-- Excerpt to read --
------------------------------------
In Article 25 of Chapter 58 of the General Statutes of North Carolina, further provisions relating to the powers and conduct of the Commissioner are provided, as well as provisions for the establishing of the Rating Bureau, its officers and employees.

It is to be noted that although the Commissioner is the ex officio chairman of the Rating Bureau, it is not from his office that the employees are taken, nor does the State fix and pay the salaries of the personnel in the Rating Bureau. § 58-248[8] provides that members of the Rating Bureau shall elect a Governing Committee from their membership in order to perform these aforesaid functions. It also provides that the Rating Bureau is the body which will promulgate rates on both automobile bodily injury and property damage insurance. This section also provides: "All such rates compiled and promulgated by such bureau shall be submitted to the Commissioner of Insurance for approval and no such rates shall be put into effect in this State until approved * * *."[9]

Next, § 58-248.1 provides for the Commissioner to revise rates if he does not approve them. He is limited to making such rate revision determinations only after holding a hearing. He may then require the Bureau to alter or change rates, classifications or classification assignments "in the manner and to the extent stated in such order" of the Commissioner.[10]

*80 Further sections provide that any member of the Bureau may appeal the decisions of the Bureau to the Commissioner, and the Commissioner may then approve determinations of the Bureau, or determine that the Bureau is in error and direct it to give further consideration to the dissenting members' proposals. If the Bureau fails to give such further consideration in a satisfactory manner, "the Commissioner shall make such order as he may see fit."[11]

There are provisions for the punishment of those who violate the provisions of Article 25.[12] There are also provisions for review of the orders of the Commissioner by means of an appeal to the Superior Court of Wake County, North Carolina.[13]

The following conduct of the Commissioner is examined in order to determine the extent of the actual exercise of the power of the Commissioner of Insurance since the amending of critical § 58-248.2 in 1961.
------------------------------------
-- Information supplied --

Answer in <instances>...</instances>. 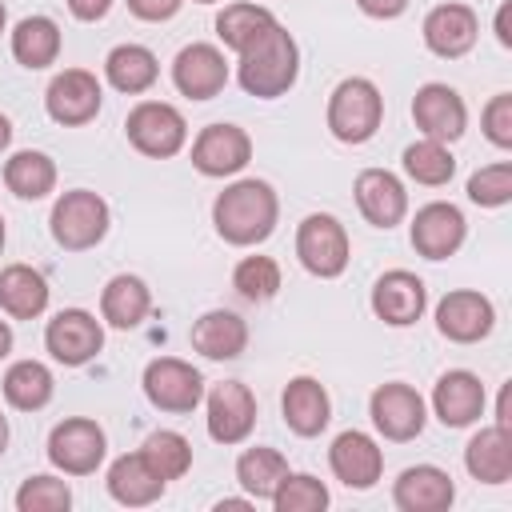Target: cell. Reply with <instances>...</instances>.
<instances>
[{"label": "cell", "mask_w": 512, "mask_h": 512, "mask_svg": "<svg viewBox=\"0 0 512 512\" xmlns=\"http://www.w3.org/2000/svg\"><path fill=\"white\" fill-rule=\"evenodd\" d=\"M108 440L104 428L88 416H68L48 432V460L64 476H92L104 464Z\"/></svg>", "instance_id": "cell-7"}, {"label": "cell", "mask_w": 512, "mask_h": 512, "mask_svg": "<svg viewBox=\"0 0 512 512\" xmlns=\"http://www.w3.org/2000/svg\"><path fill=\"white\" fill-rule=\"evenodd\" d=\"M108 224H112V212H108L104 196H96V192H88V188L64 192V196L52 204V216H48L52 240H56L64 252H88V248H96V244L108 236Z\"/></svg>", "instance_id": "cell-4"}, {"label": "cell", "mask_w": 512, "mask_h": 512, "mask_svg": "<svg viewBox=\"0 0 512 512\" xmlns=\"http://www.w3.org/2000/svg\"><path fill=\"white\" fill-rule=\"evenodd\" d=\"M52 392H56V380L40 360H16L4 372V400L20 412H40L52 400Z\"/></svg>", "instance_id": "cell-33"}, {"label": "cell", "mask_w": 512, "mask_h": 512, "mask_svg": "<svg viewBox=\"0 0 512 512\" xmlns=\"http://www.w3.org/2000/svg\"><path fill=\"white\" fill-rule=\"evenodd\" d=\"M268 504L276 512H320V508H328V488H324V480H316L308 472H288Z\"/></svg>", "instance_id": "cell-39"}, {"label": "cell", "mask_w": 512, "mask_h": 512, "mask_svg": "<svg viewBox=\"0 0 512 512\" xmlns=\"http://www.w3.org/2000/svg\"><path fill=\"white\" fill-rule=\"evenodd\" d=\"M296 256H300L304 272H312L320 280L340 276L348 268V260H352V244H348L344 224L332 212L304 216L300 228H296Z\"/></svg>", "instance_id": "cell-5"}, {"label": "cell", "mask_w": 512, "mask_h": 512, "mask_svg": "<svg viewBox=\"0 0 512 512\" xmlns=\"http://www.w3.org/2000/svg\"><path fill=\"white\" fill-rule=\"evenodd\" d=\"M124 132H128L132 148L144 152V156H152V160L176 156V152L184 148V140H188V124H184L180 108H172V104H164V100H140V104L128 112Z\"/></svg>", "instance_id": "cell-6"}, {"label": "cell", "mask_w": 512, "mask_h": 512, "mask_svg": "<svg viewBox=\"0 0 512 512\" xmlns=\"http://www.w3.org/2000/svg\"><path fill=\"white\" fill-rule=\"evenodd\" d=\"M276 220H280V200H276L272 184L256 180V176L228 184L212 204L216 236L236 248H252L260 240H268L276 232Z\"/></svg>", "instance_id": "cell-1"}, {"label": "cell", "mask_w": 512, "mask_h": 512, "mask_svg": "<svg viewBox=\"0 0 512 512\" xmlns=\"http://www.w3.org/2000/svg\"><path fill=\"white\" fill-rule=\"evenodd\" d=\"M4 448H8V420L0 416V452H4Z\"/></svg>", "instance_id": "cell-50"}, {"label": "cell", "mask_w": 512, "mask_h": 512, "mask_svg": "<svg viewBox=\"0 0 512 512\" xmlns=\"http://www.w3.org/2000/svg\"><path fill=\"white\" fill-rule=\"evenodd\" d=\"M496 424L512 432V416H508V388H500V400H496Z\"/></svg>", "instance_id": "cell-47"}, {"label": "cell", "mask_w": 512, "mask_h": 512, "mask_svg": "<svg viewBox=\"0 0 512 512\" xmlns=\"http://www.w3.org/2000/svg\"><path fill=\"white\" fill-rule=\"evenodd\" d=\"M140 452H144V460H148L164 480H180V476L192 468V444H188L180 432H172V428L152 432V436L140 444Z\"/></svg>", "instance_id": "cell-37"}, {"label": "cell", "mask_w": 512, "mask_h": 512, "mask_svg": "<svg viewBox=\"0 0 512 512\" xmlns=\"http://www.w3.org/2000/svg\"><path fill=\"white\" fill-rule=\"evenodd\" d=\"M356 208L372 228H396L408 216V192L388 168H364L352 184Z\"/></svg>", "instance_id": "cell-21"}, {"label": "cell", "mask_w": 512, "mask_h": 512, "mask_svg": "<svg viewBox=\"0 0 512 512\" xmlns=\"http://www.w3.org/2000/svg\"><path fill=\"white\" fill-rule=\"evenodd\" d=\"M496 36H500V44H504V48H512V32H508V4H500V12H496Z\"/></svg>", "instance_id": "cell-46"}, {"label": "cell", "mask_w": 512, "mask_h": 512, "mask_svg": "<svg viewBox=\"0 0 512 512\" xmlns=\"http://www.w3.org/2000/svg\"><path fill=\"white\" fill-rule=\"evenodd\" d=\"M152 312V292H148V284L140 280V276H128V272H120V276H112L108 284H104V292H100V316L112 324V328H136L144 316Z\"/></svg>", "instance_id": "cell-29"}, {"label": "cell", "mask_w": 512, "mask_h": 512, "mask_svg": "<svg viewBox=\"0 0 512 512\" xmlns=\"http://www.w3.org/2000/svg\"><path fill=\"white\" fill-rule=\"evenodd\" d=\"M104 76H108V84L116 92L140 96V92H148L156 84L160 64H156L152 48H144V44H116L108 52V60H104Z\"/></svg>", "instance_id": "cell-30"}, {"label": "cell", "mask_w": 512, "mask_h": 512, "mask_svg": "<svg viewBox=\"0 0 512 512\" xmlns=\"http://www.w3.org/2000/svg\"><path fill=\"white\" fill-rule=\"evenodd\" d=\"M404 172L424 188H444L456 176V156L440 140H416L404 148Z\"/></svg>", "instance_id": "cell-35"}, {"label": "cell", "mask_w": 512, "mask_h": 512, "mask_svg": "<svg viewBox=\"0 0 512 512\" xmlns=\"http://www.w3.org/2000/svg\"><path fill=\"white\" fill-rule=\"evenodd\" d=\"M192 348L208 360H236L248 348V324L228 308H212L192 324Z\"/></svg>", "instance_id": "cell-27"}, {"label": "cell", "mask_w": 512, "mask_h": 512, "mask_svg": "<svg viewBox=\"0 0 512 512\" xmlns=\"http://www.w3.org/2000/svg\"><path fill=\"white\" fill-rule=\"evenodd\" d=\"M476 36H480V20L468 4H436L428 16H424V44L432 56L440 60H460L476 48Z\"/></svg>", "instance_id": "cell-17"}, {"label": "cell", "mask_w": 512, "mask_h": 512, "mask_svg": "<svg viewBox=\"0 0 512 512\" xmlns=\"http://www.w3.org/2000/svg\"><path fill=\"white\" fill-rule=\"evenodd\" d=\"M412 120H416V128L428 140L452 144L468 128V108H464V100H460L456 88L432 80V84H420L416 88V96H412Z\"/></svg>", "instance_id": "cell-12"}, {"label": "cell", "mask_w": 512, "mask_h": 512, "mask_svg": "<svg viewBox=\"0 0 512 512\" xmlns=\"http://www.w3.org/2000/svg\"><path fill=\"white\" fill-rule=\"evenodd\" d=\"M4 184L20 200H44L56 188V164L48 152H36V148L12 152L4 160Z\"/></svg>", "instance_id": "cell-32"}, {"label": "cell", "mask_w": 512, "mask_h": 512, "mask_svg": "<svg viewBox=\"0 0 512 512\" xmlns=\"http://www.w3.org/2000/svg\"><path fill=\"white\" fill-rule=\"evenodd\" d=\"M108 8H112V0H68V12H72L76 20H84V24L104 20V16H108Z\"/></svg>", "instance_id": "cell-44"}, {"label": "cell", "mask_w": 512, "mask_h": 512, "mask_svg": "<svg viewBox=\"0 0 512 512\" xmlns=\"http://www.w3.org/2000/svg\"><path fill=\"white\" fill-rule=\"evenodd\" d=\"M232 288L252 300V304H264L280 292V264L272 256H244L236 268H232Z\"/></svg>", "instance_id": "cell-38"}, {"label": "cell", "mask_w": 512, "mask_h": 512, "mask_svg": "<svg viewBox=\"0 0 512 512\" xmlns=\"http://www.w3.org/2000/svg\"><path fill=\"white\" fill-rule=\"evenodd\" d=\"M356 4H360V12L372 16V20H396V16L408 8V0H356Z\"/></svg>", "instance_id": "cell-45"}, {"label": "cell", "mask_w": 512, "mask_h": 512, "mask_svg": "<svg viewBox=\"0 0 512 512\" xmlns=\"http://www.w3.org/2000/svg\"><path fill=\"white\" fill-rule=\"evenodd\" d=\"M196 4H216V0H196Z\"/></svg>", "instance_id": "cell-53"}, {"label": "cell", "mask_w": 512, "mask_h": 512, "mask_svg": "<svg viewBox=\"0 0 512 512\" xmlns=\"http://www.w3.org/2000/svg\"><path fill=\"white\" fill-rule=\"evenodd\" d=\"M468 200L480 208H504L512 200V164L500 160V164L476 168L468 176Z\"/></svg>", "instance_id": "cell-41"}, {"label": "cell", "mask_w": 512, "mask_h": 512, "mask_svg": "<svg viewBox=\"0 0 512 512\" xmlns=\"http://www.w3.org/2000/svg\"><path fill=\"white\" fill-rule=\"evenodd\" d=\"M4 24H8V8L0 4V32H4Z\"/></svg>", "instance_id": "cell-51"}, {"label": "cell", "mask_w": 512, "mask_h": 512, "mask_svg": "<svg viewBox=\"0 0 512 512\" xmlns=\"http://www.w3.org/2000/svg\"><path fill=\"white\" fill-rule=\"evenodd\" d=\"M0 252H4V216H0Z\"/></svg>", "instance_id": "cell-52"}, {"label": "cell", "mask_w": 512, "mask_h": 512, "mask_svg": "<svg viewBox=\"0 0 512 512\" xmlns=\"http://www.w3.org/2000/svg\"><path fill=\"white\" fill-rule=\"evenodd\" d=\"M280 412H284V424L296 436H320L332 420V400H328V392L316 376H292L284 384Z\"/></svg>", "instance_id": "cell-24"}, {"label": "cell", "mask_w": 512, "mask_h": 512, "mask_svg": "<svg viewBox=\"0 0 512 512\" xmlns=\"http://www.w3.org/2000/svg\"><path fill=\"white\" fill-rule=\"evenodd\" d=\"M12 56L24 68H48L60 56V24L52 16H24L12 28Z\"/></svg>", "instance_id": "cell-31"}, {"label": "cell", "mask_w": 512, "mask_h": 512, "mask_svg": "<svg viewBox=\"0 0 512 512\" xmlns=\"http://www.w3.org/2000/svg\"><path fill=\"white\" fill-rule=\"evenodd\" d=\"M424 308H428V288H424V280H420L416 272H408V268H392V272H384V276L372 284V312H376L384 324H392V328L416 324V320L424 316Z\"/></svg>", "instance_id": "cell-19"}, {"label": "cell", "mask_w": 512, "mask_h": 512, "mask_svg": "<svg viewBox=\"0 0 512 512\" xmlns=\"http://www.w3.org/2000/svg\"><path fill=\"white\" fill-rule=\"evenodd\" d=\"M252 160V136L240 124H208L192 140V168L200 176H236Z\"/></svg>", "instance_id": "cell-13"}, {"label": "cell", "mask_w": 512, "mask_h": 512, "mask_svg": "<svg viewBox=\"0 0 512 512\" xmlns=\"http://www.w3.org/2000/svg\"><path fill=\"white\" fill-rule=\"evenodd\" d=\"M8 144H12V120H8L4 112H0V152H4Z\"/></svg>", "instance_id": "cell-49"}, {"label": "cell", "mask_w": 512, "mask_h": 512, "mask_svg": "<svg viewBox=\"0 0 512 512\" xmlns=\"http://www.w3.org/2000/svg\"><path fill=\"white\" fill-rule=\"evenodd\" d=\"M384 120V96L372 80L364 76H348L332 88L328 96V132L340 144H364L376 136Z\"/></svg>", "instance_id": "cell-3"}, {"label": "cell", "mask_w": 512, "mask_h": 512, "mask_svg": "<svg viewBox=\"0 0 512 512\" xmlns=\"http://www.w3.org/2000/svg\"><path fill=\"white\" fill-rule=\"evenodd\" d=\"M328 464H332V476H336L340 484L364 492V488H372V484L380 480V472H384V452H380V444H376L368 432L348 428V432H340V436L332 440Z\"/></svg>", "instance_id": "cell-22"}, {"label": "cell", "mask_w": 512, "mask_h": 512, "mask_svg": "<svg viewBox=\"0 0 512 512\" xmlns=\"http://www.w3.org/2000/svg\"><path fill=\"white\" fill-rule=\"evenodd\" d=\"M0 308L12 320H36L48 308V280L28 264L0 268Z\"/></svg>", "instance_id": "cell-28"}, {"label": "cell", "mask_w": 512, "mask_h": 512, "mask_svg": "<svg viewBox=\"0 0 512 512\" xmlns=\"http://www.w3.org/2000/svg\"><path fill=\"white\" fill-rule=\"evenodd\" d=\"M144 396L160 412H192L204 400V376L180 356H156L144 368Z\"/></svg>", "instance_id": "cell-9"}, {"label": "cell", "mask_w": 512, "mask_h": 512, "mask_svg": "<svg viewBox=\"0 0 512 512\" xmlns=\"http://www.w3.org/2000/svg\"><path fill=\"white\" fill-rule=\"evenodd\" d=\"M172 84L188 100H212L228 84V60L216 44H188L172 60Z\"/></svg>", "instance_id": "cell-16"}, {"label": "cell", "mask_w": 512, "mask_h": 512, "mask_svg": "<svg viewBox=\"0 0 512 512\" xmlns=\"http://www.w3.org/2000/svg\"><path fill=\"white\" fill-rule=\"evenodd\" d=\"M496 328V308L484 292L456 288L436 304V332L452 344H476Z\"/></svg>", "instance_id": "cell-14"}, {"label": "cell", "mask_w": 512, "mask_h": 512, "mask_svg": "<svg viewBox=\"0 0 512 512\" xmlns=\"http://www.w3.org/2000/svg\"><path fill=\"white\" fill-rule=\"evenodd\" d=\"M168 488V480L144 460V452H124L112 460L108 468V492L116 504H128V508H144L152 500H160Z\"/></svg>", "instance_id": "cell-25"}, {"label": "cell", "mask_w": 512, "mask_h": 512, "mask_svg": "<svg viewBox=\"0 0 512 512\" xmlns=\"http://www.w3.org/2000/svg\"><path fill=\"white\" fill-rule=\"evenodd\" d=\"M288 476V460L276 448H244L236 460V480L248 492V500H272L280 480Z\"/></svg>", "instance_id": "cell-34"}, {"label": "cell", "mask_w": 512, "mask_h": 512, "mask_svg": "<svg viewBox=\"0 0 512 512\" xmlns=\"http://www.w3.org/2000/svg\"><path fill=\"white\" fill-rule=\"evenodd\" d=\"M256 428V396L240 380H224L208 392V436L216 444H244Z\"/></svg>", "instance_id": "cell-15"}, {"label": "cell", "mask_w": 512, "mask_h": 512, "mask_svg": "<svg viewBox=\"0 0 512 512\" xmlns=\"http://www.w3.org/2000/svg\"><path fill=\"white\" fill-rule=\"evenodd\" d=\"M184 0H128V12L136 20H148V24H160V20H172L180 12Z\"/></svg>", "instance_id": "cell-43"}, {"label": "cell", "mask_w": 512, "mask_h": 512, "mask_svg": "<svg viewBox=\"0 0 512 512\" xmlns=\"http://www.w3.org/2000/svg\"><path fill=\"white\" fill-rule=\"evenodd\" d=\"M44 348L52 352V360H60L64 368H80L88 364L100 348H104V328L92 312L84 308H64L48 320L44 328Z\"/></svg>", "instance_id": "cell-11"}, {"label": "cell", "mask_w": 512, "mask_h": 512, "mask_svg": "<svg viewBox=\"0 0 512 512\" xmlns=\"http://www.w3.org/2000/svg\"><path fill=\"white\" fill-rule=\"evenodd\" d=\"M236 56H240L236 80H240V88H244L248 96H256V100H276V96H284V92L296 84V76H300V48H296L292 32H288L280 20L268 24L256 40H248Z\"/></svg>", "instance_id": "cell-2"}, {"label": "cell", "mask_w": 512, "mask_h": 512, "mask_svg": "<svg viewBox=\"0 0 512 512\" xmlns=\"http://www.w3.org/2000/svg\"><path fill=\"white\" fill-rule=\"evenodd\" d=\"M484 404H488L484 384L468 368L444 372L436 380V388H432V412H436V420L444 428H468V424H476L484 416Z\"/></svg>", "instance_id": "cell-20"}, {"label": "cell", "mask_w": 512, "mask_h": 512, "mask_svg": "<svg viewBox=\"0 0 512 512\" xmlns=\"http://www.w3.org/2000/svg\"><path fill=\"white\" fill-rule=\"evenodd\" d=\"M16 508L20 512H68L72 488L60 476H28L16 488Z\"/></svg>", "instance_id": "cell-40"}, {"label": "cell", "mask_w": 512, "mask_h": 512, "mask_svg": "<svg viewBox=\"0 0 512 512\" xmlns=\"http://www.w3.org/2000/svg\"><path fill=\"white\" fill-rule=\"evenodd\" d=\"M392 500H396L400 512H444L456 500V484L436 464H412L396 476Z\"/></svg>", "instance_id": "cell-23"}, {"label": "cell", "mask_w": 512, "mask_h": 512, "mask_svg": "<svg viewBox=\"0 0 512 512\" xmlns=\"http://www.w3.org/2000/svg\"><path fill=\"white\" fill-rule=\"evenodd\" d=\"M468 236L464 212L448 200H432L412 216V248L424 260H448Z\"/></svg>", "instance_id": "cell-18"}, {"label": "cell", "mask_w": 512, "mask_h": 512, "mask_svg": "<svg viewBox=\"0 0 512 512\" xmlns=\"http://www.w3.org/2000/svg\"><path fill=\"white\" fill-rule=\"evenodd\" d=\"M464 468L480 484H508L512 476V432L492 424L480 428L464 448Z\"/></svg>", "instance_id": "cell-26"}, {"label": "cell", "mask_w": 512, "mask_h": 512, "mask_svg": "<svg viewBox=\"0 0 512 512\" xmlns=\"http://www.w3.org/2000/svg\"><path fill=\"white\" fill-rule=\"evenodd\" d=\"M268 24H276V16H272L268 8L240 0V4H224V12L216 16V36H220L224 48L240 52V48H244L248 40H256Z\"/></svg>", "instance_id": "cell-36"}, {"label": "cell", "mask_w": 512, "mask_h": 512, "mask_svg": "<svg viewBox=\"0 0 512 512\" xmlns=\"http://www.w3.org/2000/svg\"><path fill=\"white\" fill-rule=\"evenodd\" d=\"M484 136L496 144V148H512V96L508 92H496L488 104H484Z\"/></svg>", "instance_id": "cell-42"}, {"label": "cell", "mask_w": 512, "mask_h": 512, "mask_svg": "<svg viewBox=\"0 0 512 512\" xmlns=\"http://www.w3.org/2000/svg\"><path fill=\"white\" fill-rule=\"evenodd\" d=\"M12 352V328H8V320H0V360Z\"/></svg>", "instance_id": "cell-48"}, {"label": "cell", "mask_w": 512, "mask_h": 512, "mask_svg": "<svg viewBox=\"0 0 512 512\" xmlns=\"http://www.w3.org/2000/svg\"><path fill=\"white\" fill-rule=\"evenodd\" d=\"M100 80L88 72V68H64L48 80V92H44V108L56 124L64 128H80L88 120H96L100 112Z\"/></svg>", "instance_id": "cell-10"}, {"label": "cell", "mask_w": 512, "mask_h": 512, "mask_svg": "<svg viewBox=\"0 0 512 512\" xmlns=\"http://www.w3.org/2000/svg\"><path fill=\"white\" fill-rule=\"evenodd\" d=\"M368 416L376 424V432L384 440H416L424 432V420H428V408H424V396L404 384V380H388L380 384L372 396H368Z\"/></svg>", "instance_id": "cell-8"}]
</instances>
------------------------------------
-- Your instructions --
Set down the stretch of the excerpt on the North Carolina Rating Bureau from "In Article 25" through "officers and employees.", word for word.

-- Written solution --
In Article 25 of Chapter 58 of the General Statutes of North Carolina, further provisions relating to the powers and conduct of the Commissioner are provided, as well as provisions for the establishing of the Rating Bureau, its officers and employees.